Sebelum Masjid Kampus UGM dibangun, Masjid Mardliyyah yang terletak di barat Fakultas Kedokteran dan Fakultas Kedokteran Gigi telah lebih dahulu berdiri pada tahun 1968 dengan nama formal "Masjid Kampus UGM".[3] Walau demikian, aktivitas keagamaan di dalam kampus UGM masih dipusatkan di Gelanggang Mahasiswa UGM. Rektor UGM 1986–1990 Koesnadi Hardjasoemantri kemudian menggagas pendirian masjid ini.[4]
Masjid Kampus UGM pertama kali dibangun pada bulan Mei 1997 di bekas komplek pemakaman Tionghoa.[4] Pembangunan masjid ini dikerjakan seluruhnya oleh mahasiswa Teknik Arsitektur UGM dan untuk menyelesaikan pembangunannya menghabiskan dana sebesar Rp 9,5 miliar. Kemudian masjid ini digunakan untuk pertama kalinya pada tanggal 4 Desember 1999,[1] menjelang dies natalis UGM ke-50.
Bangunan
Arsitektur Masjid Kampus UGM merupakan perpaduan dari gaya arsitektur Masjid Nabawi, kebudayaan Tionghoa, India dan Jawa. Di halamannya terdapat kolam yang serupa dengan yang terdapat pada bangunan Taj Mahal.[1]
Di sudut timur laut terdapat sebuah menara berwarna kuning, yang menjadi salah satu ikon masjid ini. Menurut PT Rahayu Trade & Contractor yang turut membangun menara ini, tinggi menara ini ialah 70 meter,[5] meski secara populer banyak yang menyebut tinggi menara ini mencapai 99 meter.[6][7] Menara ini baru dibangun pada pertengahan dekade 2010-an dan selesai tahun 2018.

DATA YANG DITAMPILKAN »
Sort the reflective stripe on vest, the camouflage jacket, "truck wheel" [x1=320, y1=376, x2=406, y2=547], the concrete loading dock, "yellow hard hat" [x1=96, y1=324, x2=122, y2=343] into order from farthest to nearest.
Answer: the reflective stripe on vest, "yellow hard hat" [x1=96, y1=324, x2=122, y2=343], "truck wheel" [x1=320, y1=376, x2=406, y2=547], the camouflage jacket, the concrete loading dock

TANTANGAN »
#1 Menurut kutipan tentang Masjid Kampus UGM, berapa besar dana yang dihabiskan untuk menyelesaikan pembangunan masjid tersebut?
#2 Sebutkan semua gaya arsitektur dan kebudayaan yang dipadukan dalam arsitektur masjid menurut kutipan tentang Masjid Kampus UGM.
#3 Tentukan apakah setiap pernyataan berikut sesuai dengan kutipan tentang Masjid Kampus UGM, lalu kutip kata-kata yang menjadi dasar jawabannya.
(a) Masjid Kampus UGM digunakan untuk pertama kalinya pada tanggal 4 Desember 1999.
(b) Menara berwarna kuning berada di sudut barat daya masjid.
(c) Masjid Mardliyyah berdiri pada tahun 1968.

KUNCI JAWABAN »
#1 Dana yang dihabiskan sebesar Rp 9,5 miliar.

#2 Masjid Nabawi, kebudayaan Tionghoa, India, dan Jawa.

#3
(a) Ya: "Kemudian masjid ini digunakan untuk pertama kalinya pada tanggal 4 Desember 1999"
(b) Tidak: "Di sudut timur laut terdapat sebuah menara berwarna kuning"
(c) Ya: "telah lebih dahulu berdiri pada tahun 1968"